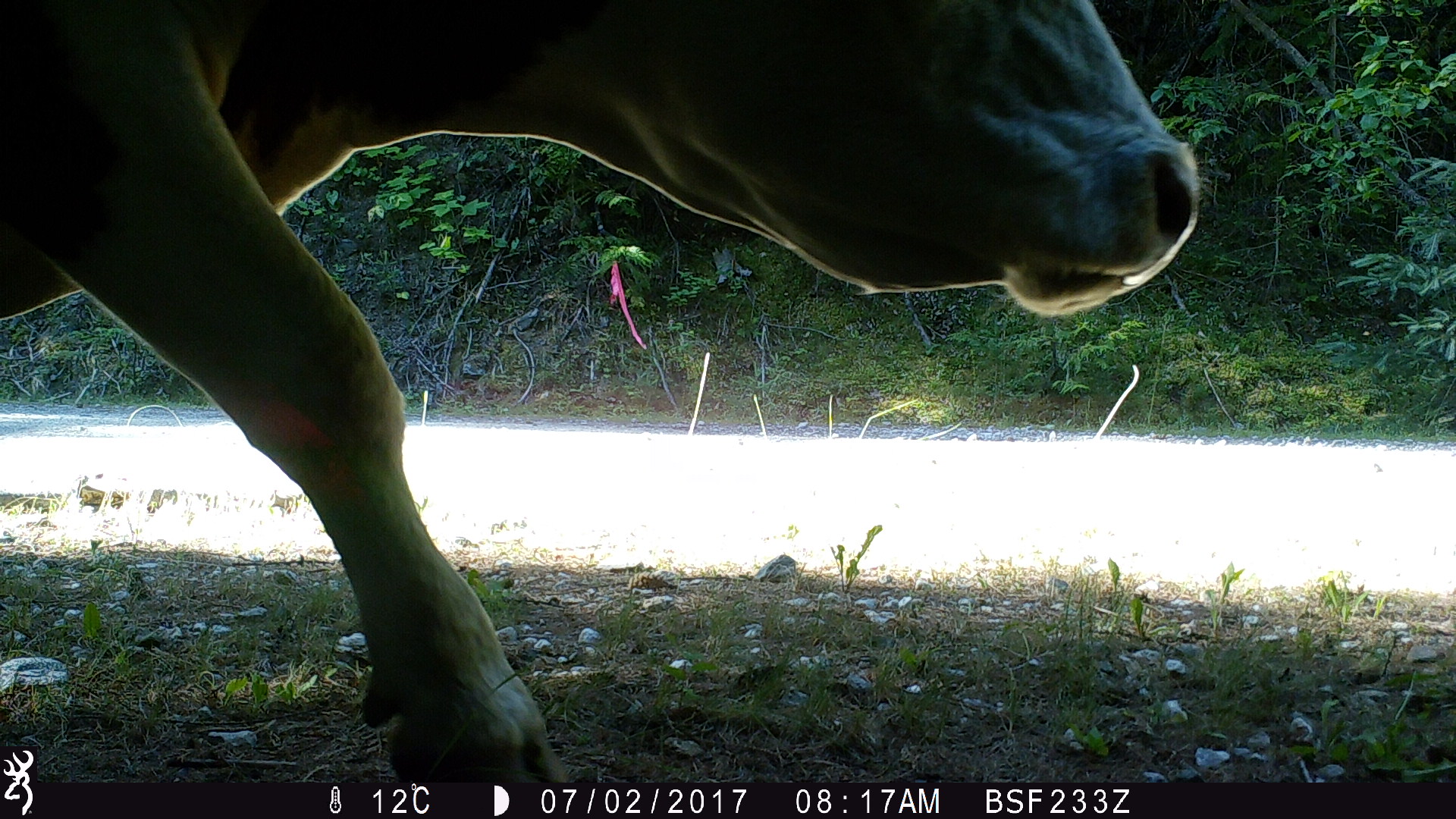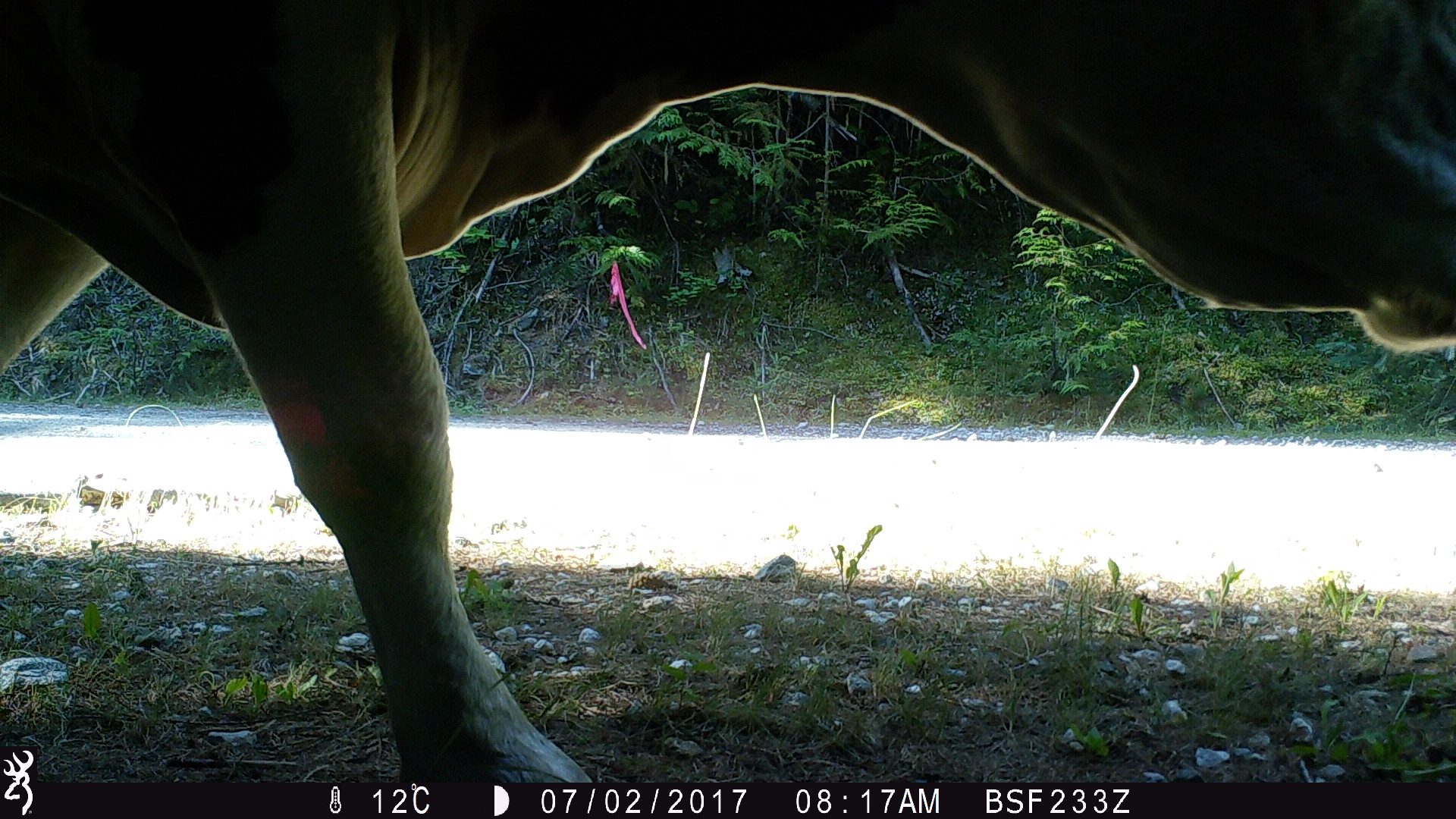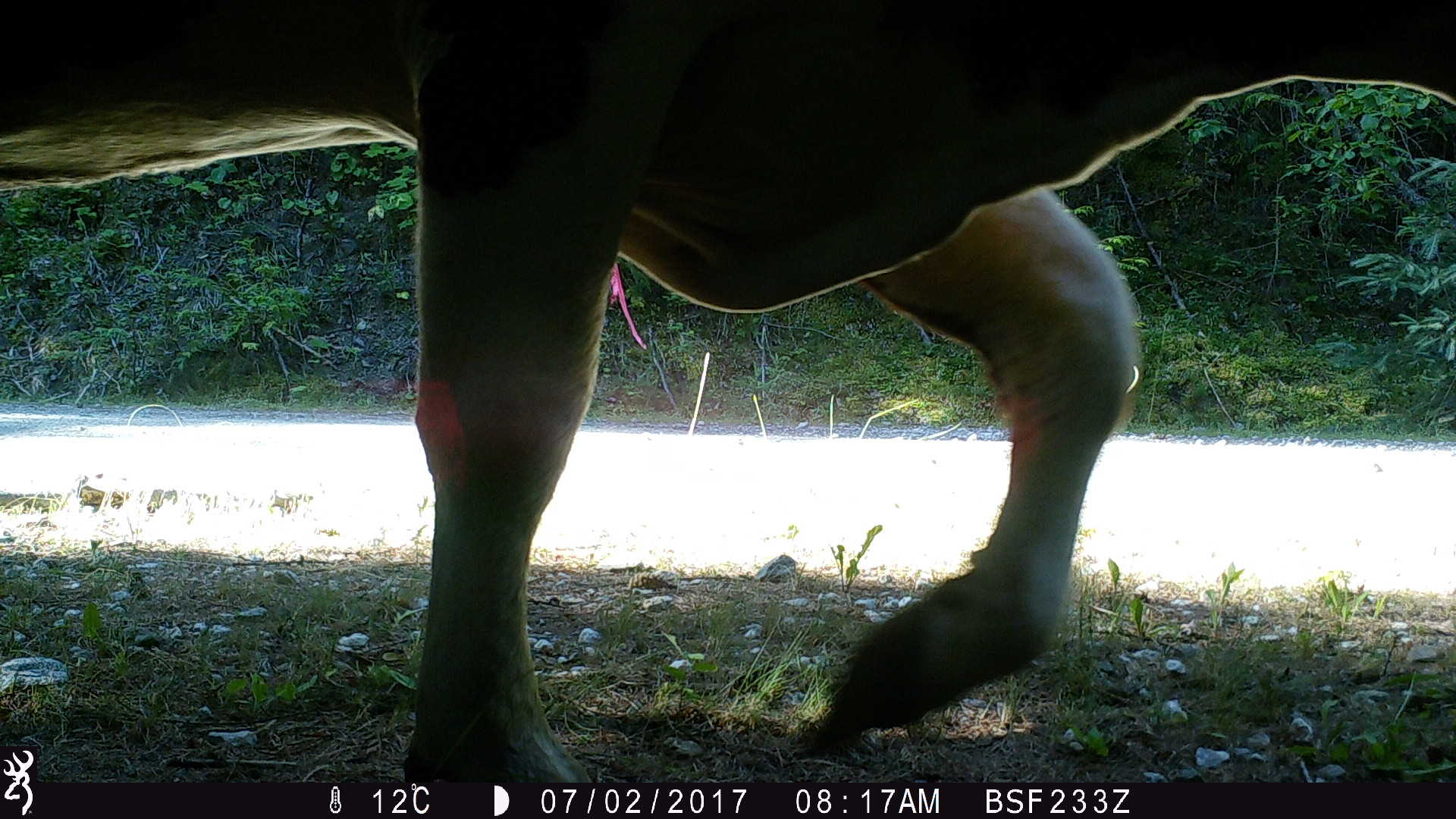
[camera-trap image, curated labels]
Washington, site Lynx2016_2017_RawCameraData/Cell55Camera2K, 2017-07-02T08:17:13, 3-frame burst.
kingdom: Animalia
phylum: Chordata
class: Mammalia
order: Artiodactyla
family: Bovidae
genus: Bos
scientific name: Bos taurus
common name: domestic cattle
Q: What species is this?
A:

Task to complete: In your copy of the records, include no pictures; repeat everything else exactly.

Answer below:
[camera-trap image, curated labels]
Washington, site Lynx2016_2017_RawCameraData/Cell55Camera2K, 2017-07-02T08:17:13, 3-frame burst.
kingdom: Animalia
phylum: Chordata
class: Mammalia
order: Artiodactyla
family: Bovidae
genus: Bos
scientific name: Bos taurus
common name: domestic cattle
Q: What species is this?
A:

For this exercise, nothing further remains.